A novel method of Fisher's linear discriminant (FLD) in the residual space is put forward for the representation of face images for face recognition, which is robust to the slight local feature changes. The residual images are computed by subtracting the reconstructed images from the original face images, and the reconstructed images are obtained by performing non-negative matrix factorization (NMF) on original images. FLD is applied to the residual images for extracting FLD subspace and the corresponding coefficient matrices.
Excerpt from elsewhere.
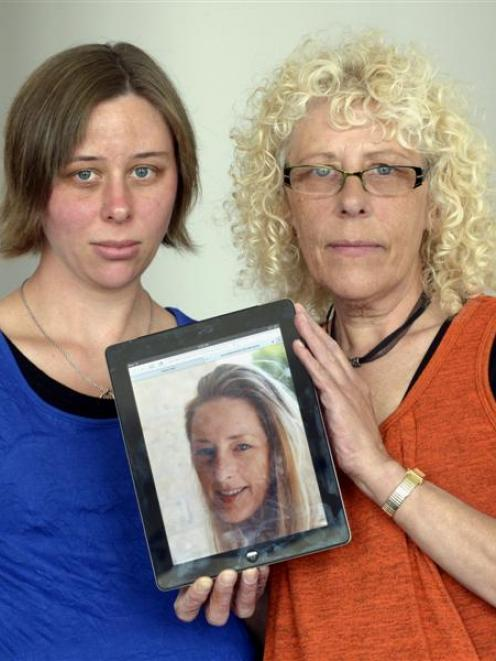 Vivien McKenzie and her daughter Kylie Maloney, both of Dunedin,  hold a picture of their late...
Furthermore, features are obtained by mapping the residual image to FLD subspace. Finally, the features are utilized to train and test support vector machines (SVMs) for face recognition. The computer simulation illustrates that this method is effective on the ORL database and the extended Yale face database B.
机译:提出了一种在残差空间中采用Fisher线性判别(FLD)的新方法来表示人脸图像以进行人脸识别,该方法对于局部特征的细微变化具有鲁棒性。通过从原始面部图像中减去重建图像来计算残差图像,并且通过对原始图像执行非负矩阵分解(NMF)来获得重建图像。将FLD应用于残差图像,以提取FLD子空间和相应的系数矩阵。此外,通过将残差图像映射到FLD子空间来获得特征。最后,利用这些功能来训练和测试用于面部识别的支持向量机(SVM)。计算机仿真表明,该方法对ORL数据库和扩展的Yale人脸数据库B有效。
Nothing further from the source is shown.